The long-term damage of sepsis

The immune system of mice exhibits indelible ‘scars’ long after recovering from sepsis.

Many bacteria can cause sepsis. Image credit: Public domain

A dirty cut, a nasty burn, a severe COVID infection; there are many ways for someone to develop sepsis. This life-threatening condition emerges when the immune system overreacts to a threat and ends up damaging the body.

Even when patients survive, they are often left with a partially impaired immune system that cannot adequately protect against microbes and cancer; this is known as immunoparalysis. Memory CD8 T cells, a type of immune cell that is compromised by sepsis, are a long-lived population of cells that ‘remember’ previous infection or vaccination, and then react faster to prevent the same illness if the person ever encounters the same threat again. Yet it is unclear how exactly sepsis harms the function and representation of memory CD8 T cells, and the immune system in general.

Jensen et al. investigated this question, first by showing that sepsis leads to a profound loss of memory CD8 T cells, but that surviving memory CD8 T cells multiply quickly – especially a subpopulation known as central memory CD8 T cells – to re-establish the memory CD8 T cell population. Since the central memory CD8 T cells proliferate better than the other memory T cells this alters the overall composition of the pool of memory CD8 T cells, with central memory cells becoming overrepresented.
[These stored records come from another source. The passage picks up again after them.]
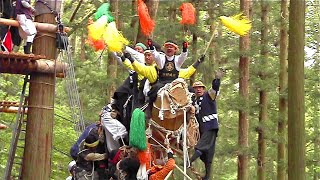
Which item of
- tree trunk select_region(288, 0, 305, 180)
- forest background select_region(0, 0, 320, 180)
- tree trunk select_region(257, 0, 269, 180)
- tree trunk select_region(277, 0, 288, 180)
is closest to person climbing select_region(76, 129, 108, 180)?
tree trunk select_region(288, 0, 305, 180)

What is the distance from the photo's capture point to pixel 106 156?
7.88 meters

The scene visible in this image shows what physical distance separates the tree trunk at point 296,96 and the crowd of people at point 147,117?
2.30 metres

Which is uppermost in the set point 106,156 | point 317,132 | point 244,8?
point 244,8

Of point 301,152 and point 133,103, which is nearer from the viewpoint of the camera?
point 133,103

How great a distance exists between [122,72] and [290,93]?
975 centimetres

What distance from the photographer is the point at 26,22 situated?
8.80m

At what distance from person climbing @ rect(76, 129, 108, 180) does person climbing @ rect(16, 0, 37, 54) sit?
6.33 ft

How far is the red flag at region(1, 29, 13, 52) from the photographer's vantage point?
934 cm

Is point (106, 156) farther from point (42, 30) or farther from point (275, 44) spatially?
point (275, 44)

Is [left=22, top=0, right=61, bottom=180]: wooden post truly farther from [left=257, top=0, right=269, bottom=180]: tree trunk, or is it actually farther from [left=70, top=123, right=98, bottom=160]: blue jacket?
[left=257, top=0, right=269, bottom=180]: tree trunk

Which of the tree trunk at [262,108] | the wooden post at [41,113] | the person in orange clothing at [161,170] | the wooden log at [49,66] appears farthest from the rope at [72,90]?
the tree trunk at [262,108]

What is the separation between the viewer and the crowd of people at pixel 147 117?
274 inches

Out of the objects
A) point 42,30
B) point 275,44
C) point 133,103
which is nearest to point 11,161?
point 42,30

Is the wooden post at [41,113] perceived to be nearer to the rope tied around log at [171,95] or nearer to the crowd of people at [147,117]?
the crowd of people at [147,117]
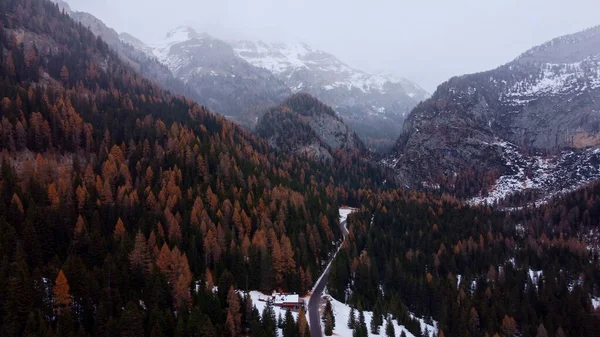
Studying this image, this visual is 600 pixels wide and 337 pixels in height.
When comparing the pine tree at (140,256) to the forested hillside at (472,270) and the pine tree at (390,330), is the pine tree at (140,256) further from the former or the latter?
the pine tree at (390,330)

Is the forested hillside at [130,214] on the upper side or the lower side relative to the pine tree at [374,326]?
upper

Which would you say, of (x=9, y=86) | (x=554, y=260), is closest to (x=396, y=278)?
(x=554, y=260)

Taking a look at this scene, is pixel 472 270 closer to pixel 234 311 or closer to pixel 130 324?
pixel 234 311

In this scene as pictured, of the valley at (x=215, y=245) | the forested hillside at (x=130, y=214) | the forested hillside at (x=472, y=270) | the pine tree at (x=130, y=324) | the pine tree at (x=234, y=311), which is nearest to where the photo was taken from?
the pine tree at (x=130, y=324)

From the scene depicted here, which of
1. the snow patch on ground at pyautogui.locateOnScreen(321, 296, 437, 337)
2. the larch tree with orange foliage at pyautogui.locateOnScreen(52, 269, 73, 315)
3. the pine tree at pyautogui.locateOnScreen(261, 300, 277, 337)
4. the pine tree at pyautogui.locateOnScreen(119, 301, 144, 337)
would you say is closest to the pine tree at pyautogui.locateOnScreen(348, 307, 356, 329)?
the snow patch on ground at pyautogui.locateOnScreen(321, 296, 437, 337)

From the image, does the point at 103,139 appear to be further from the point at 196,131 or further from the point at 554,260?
the point at 554,260

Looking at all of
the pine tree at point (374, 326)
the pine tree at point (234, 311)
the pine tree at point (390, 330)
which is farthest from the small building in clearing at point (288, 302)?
the pine tree at point (390, 330)

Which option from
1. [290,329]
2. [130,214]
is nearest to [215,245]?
[130,214]
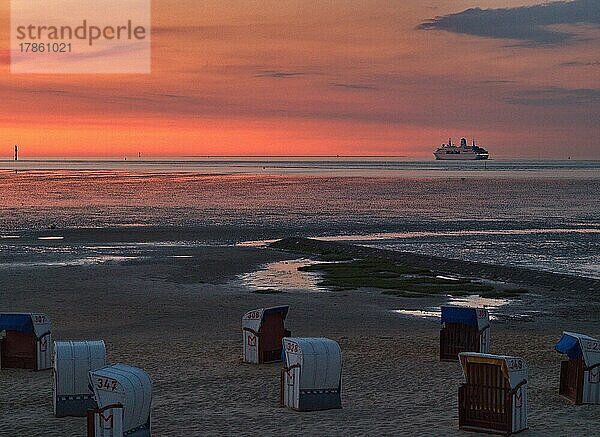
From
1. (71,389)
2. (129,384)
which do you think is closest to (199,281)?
(71,389)

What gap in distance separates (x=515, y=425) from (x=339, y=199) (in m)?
84.3

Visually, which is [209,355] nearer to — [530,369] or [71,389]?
[71,389]

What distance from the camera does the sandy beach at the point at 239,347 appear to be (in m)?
17.6

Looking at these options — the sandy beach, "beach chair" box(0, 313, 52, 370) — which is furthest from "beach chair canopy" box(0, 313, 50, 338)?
the sandy beach

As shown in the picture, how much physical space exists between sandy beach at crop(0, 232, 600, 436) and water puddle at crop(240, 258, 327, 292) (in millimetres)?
676

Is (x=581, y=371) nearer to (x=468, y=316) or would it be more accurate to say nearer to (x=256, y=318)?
(x=468, y=316)

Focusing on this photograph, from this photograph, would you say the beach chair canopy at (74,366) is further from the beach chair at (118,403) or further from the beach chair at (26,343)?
the beach chair at (26,343)

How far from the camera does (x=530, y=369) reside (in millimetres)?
22000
Further experiments revealed that this biasing toward central memory T cells, due to sepsis, created long-term changes in the distribution of memory CD8 T cells throughout the body. The way the genetic information of these cells was packaged had also been altered, as well as which genes were switched on or off. Overall, these changes reduced the ability of memory CD8 T cells to control infections.

Together, these findings help to understand how immunoparalysis can emerge after sepsis, and what could be done to correct it. These findings could also be applied to other conditions – such as COVID-19 – which may cause similar long-term changes to the immune system.